İstemediğim kadar param ve bir krallığım vardı. Bu kulağa değişik geliyordu. Ama bir krallık yönetmesi kesinlikle lise okumaktan daha zordu.

"İçimde kötü bir his var..." Lena'nın konuşmasıyla kaşlarımı çattım.

"Neden?" Diye sordum merakla.

"Yakınlarda güçlü bir varlık hissediyorum" dedi. "Olmaması gereken bir varlık buradaymış gibi..."

Derin bir nefes alıp arkama yaslandım. "Ateş dışında olmaması gereken bir varlığın olduğunu sanmıyorum" dedim.

"Hayır Dolunay. Bu farklı" dedi endişe edilecek bir tonla. "Çok yakınımızda"

Bakışlarımı kulübede gezdirdim. "Lena emin misin?" Diye mırıldandım kısık bir sesle. "Yani burada sadece biz varız"

"Bir ruh geçen gün Ateş'in elinden kaçtı" dediğinde kaşlarım çatıldı.

"Bunu bana şimdi mi söylüyorsun?"

"Savaş'ı kurtarmaya çalışıyordun Dolunay, buna ayıracak vaktin yoktu" dedi. "O ruhun kim olduğunu bilmiyorum"
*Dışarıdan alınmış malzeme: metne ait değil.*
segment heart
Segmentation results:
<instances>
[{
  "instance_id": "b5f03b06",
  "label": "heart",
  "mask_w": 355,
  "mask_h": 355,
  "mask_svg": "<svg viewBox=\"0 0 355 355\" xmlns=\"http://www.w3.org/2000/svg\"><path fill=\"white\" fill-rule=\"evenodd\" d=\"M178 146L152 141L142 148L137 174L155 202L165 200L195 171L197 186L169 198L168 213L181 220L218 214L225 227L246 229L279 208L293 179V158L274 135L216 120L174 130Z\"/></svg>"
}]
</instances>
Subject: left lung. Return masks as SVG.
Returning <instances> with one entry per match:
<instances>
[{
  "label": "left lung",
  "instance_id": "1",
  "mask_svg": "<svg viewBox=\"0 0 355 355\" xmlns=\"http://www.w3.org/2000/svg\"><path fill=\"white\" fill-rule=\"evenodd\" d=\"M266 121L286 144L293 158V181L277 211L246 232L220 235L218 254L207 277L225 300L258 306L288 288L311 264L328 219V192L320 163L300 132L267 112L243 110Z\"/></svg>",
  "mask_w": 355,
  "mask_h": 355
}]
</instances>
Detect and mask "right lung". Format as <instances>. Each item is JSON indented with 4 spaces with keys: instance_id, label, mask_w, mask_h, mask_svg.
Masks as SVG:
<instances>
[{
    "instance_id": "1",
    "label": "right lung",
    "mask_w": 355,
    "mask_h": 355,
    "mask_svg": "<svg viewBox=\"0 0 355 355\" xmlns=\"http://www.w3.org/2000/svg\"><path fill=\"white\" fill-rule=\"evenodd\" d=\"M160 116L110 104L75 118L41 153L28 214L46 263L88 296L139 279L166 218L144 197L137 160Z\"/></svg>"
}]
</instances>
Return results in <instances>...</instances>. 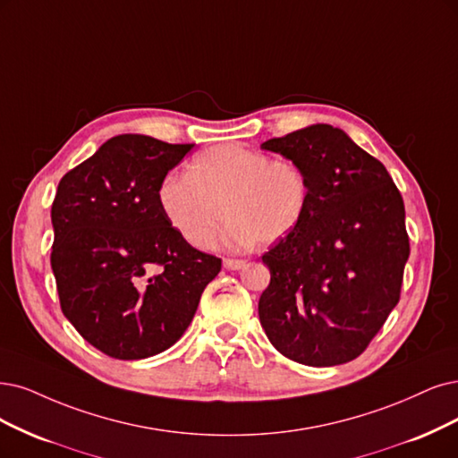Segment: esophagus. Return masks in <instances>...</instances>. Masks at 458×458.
I'll return each instance as SVG.
<instances>
[{"label":"esophagus","instance_id":"esophagus-1","mask_svg":"<svg viewBox=\"0 0 458 458\" xmlns=\"http://www.w3.org/2000/svg\"><path fill=\"white\" fill-rule=\"evenodd\" d=\"M223 264H225L226 269H242L247 262L242 260V259H225Z\"/></svg>","mask_w":458,"mask_h":458}]
</instances>
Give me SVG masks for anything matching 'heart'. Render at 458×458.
I'll list each match as a JSON object with an SVG mask.
<instances>
[{
    "instance_id": "1",
    "label": "heart",
    "mask_w": 458,
    "mask_h": 458,
    "mask_svg": "<svg viewBox=\"0 0 458 458\" xmlns=\"http://www.w3.org/2000/svg\"><path fill=\"white\" fill-rule=\"evenodd\" d=\"M158 201L191 245L208 247L228 213L225 243L247 249L257 240L277 243L300 225L310 206V182L291 158L228 143L198 155L189 174L165 175Z\"/></svg>"
}]
</instances>
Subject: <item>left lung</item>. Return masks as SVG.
Returning <instances> with one entry per match:
<instances>
[{
  "label": "left lung",
  "mask_w": 458,
  "mask_h": 458,
  "mask_svg": "<svg viewBox=\"0 0 458 458\" xmlns=\"http://www.w3.org/2000/svg\"><path fill=\"white\" fill-rule=\"evenodd\" d=\"M301 165L310 206L262 262L260 325L286 359L354 360L396 308L410 257L403 199L385 165L349 135L313 124L262 143Z\"/></svg>",
  "instance_id": "obj_1"
}]
</instances>
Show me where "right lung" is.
<instances>
[{"instance_id":"right-lung-1","label":"right lung","mask_w":458,"mask_h":458,"mask_svg":"<svg viewBox=\"0 0 458 458\" xmlns=\"http://www.w3.org/2000/svg\"><path fill=\"white\" fill-rule=\"evenodd\" d=\"M194 145L123 133L67 172L53 201L50 266L65 318L111 359L172 347L220 259L172 226L158 186Z\"/></svg>"}]
</instances>
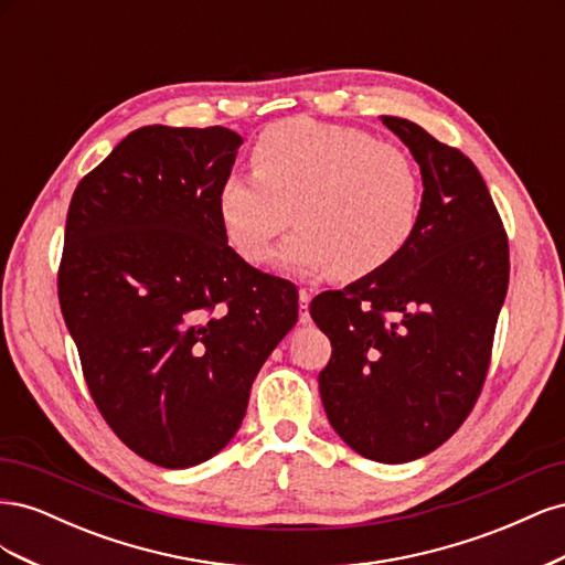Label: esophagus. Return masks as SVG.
I'll list each match as a JSON object with an SVG mask.
<instances>
[{
  "label": "esophagus",
  "instance_id": "obj_1",
  "mask_svg": "<svg viewBox=\"0 0 565 565\" xmlns=\"http://www.w3.org/2000/svg\"><path fill=\"white\" fill-rule=\"evenodd\" d=\"M311 292H309V289H306V287H301L299 289V306H301V313H299V322L301 324H306V322H309L311 320V316H309V303H311Z\"/></svg>",
  "mask_w": 565,
  "mask_h": 565
}]
</instances>
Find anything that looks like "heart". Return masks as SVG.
I'll list each match as a JSON object with an SVG mask.
<instances>
[{
    "label": "heart",
    "mask_w": 565,
    "mask_h": 565,
    "mask_svg": "<svg viewBox=\"0 0 565 565\" xmlns=\"http://www.w3.org/2000/svg\"><path fill=\"white\" fill-rule=\"evenodd\" d=\"M252 160L256 172L228 174L216 193L221 231L249 264L268 262L292 224V207L299 231L278 262L299 276H374L398 259L419 226V167L367 131L289 117L262 131Z\"/></svg>",
    "instance_id": "1"
}]
</instances>
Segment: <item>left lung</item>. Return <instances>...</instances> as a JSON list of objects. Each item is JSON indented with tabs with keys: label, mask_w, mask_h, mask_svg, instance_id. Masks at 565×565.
<instances>
[{
	"label": "left lung",
	"mask_w": 565,
	"mask_h": 565,
	"mask_svg": "<svg viewBox=\"0 0 565 565\" xmlns=\"http://www.w3.org/2000/svg\"><path fill=\"white\" fill-rule=\"evenodd\" d=\"M382 122L419 164V226L386 268L318 295L311 318L332 344L318 374L332 429L358 455L401 465L443 446L481 396L509 241L465 152L409 119Z\"/></svg>",
	"instance_id": "1"
}]
</instances>
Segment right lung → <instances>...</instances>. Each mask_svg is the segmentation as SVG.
<instances>
[{
	"label": "right lung",
	"instance_id": "1",
	"mask_svg": "<svg viewBox=\"0 0 565 565\" xmlns=\"http://www.w3.org/2000/svg\"><path fill=\"white\" fill-rule=\"evenodd\" d=\"M243 139L226 127L131 131L71 200L58 301L92 398L164 469L214 457L295 328L297 287L228 247L216 193Z\"/></svg>",
	"mask_w": 565,
	"mask_h": 565
}]
</instances>
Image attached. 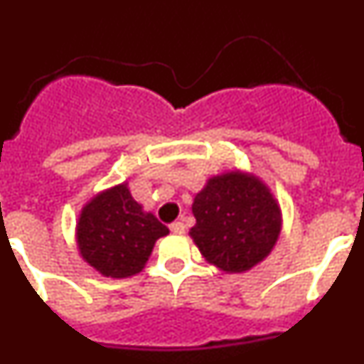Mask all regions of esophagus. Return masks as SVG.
Segmentation results:
<instances>
[{
  "instance_id": "esophagus-1",
  "label": "esophagus",
  "mask_w": 364,
  "mask_h": 364,
  "mask_svg": "<svg viewBox=\"0 0 364 364\" xmlns=\"http://www.w3.org/2000/svg\"><path fill=\"white\" fill-rule=\"evenodd\" d=\"M169 230H171L175 235H182L186 231V224L184 222L176 220V222H173L171 226H169Z\"/></svg>"
}]
</instances>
Sohbet eden arkadaşlarımdan gözlerimi çekip hiçbir şey demeden ayağa kalktım ve dışarı çıktım. Ardımda meraklı gözler bırakmıştım ama şimdi bunu düşünemezdim. Lena'yla konuşmam lazımdı.

"Nasıl kaçmış Ateş'in elinden?" Dedim dükkanların arasında yürüyüşe çıkarak.

"Bilmiyorum..."

Derin bir nefes aldım. Bugünümü buna ayırmam gerekecekti sanırım. "Ya kaçmamışsa?" Diye sordum. "Ya Ateş o ruhu kasıtlı bıraktıysa?"

Bu sözlerimin ardından Lena cevap vermeyince kaşlarım çatıldı. Uzun bir sessizliğin ardından başıma giren ağrıyla iki büklüm oldum. Kulaklarım çınlıyordu. Bunu Lena yapıyordu...

"Lena!" Dedim ve kulaklarımı tutarak dizlerimin üzerine çöktüm. "Ne yapıyorsun?" Kalabalığın arasında olduğum için dikkat çekmiştim.

Neydi Lena'yı bu kadar endişelendiren?
Ne yaptığının farkında değildi. Bunu hissediyordum. Biraz endişeli birazda korku doluydu. Ne olmuştu birden? Sadece fikrimi söylemiştim...

"Lena!" Diye inledim sinirle. "Kes şunu!"

Beni dinlemiyordu. Sanırım bedenimde olduğunu unutmuştu.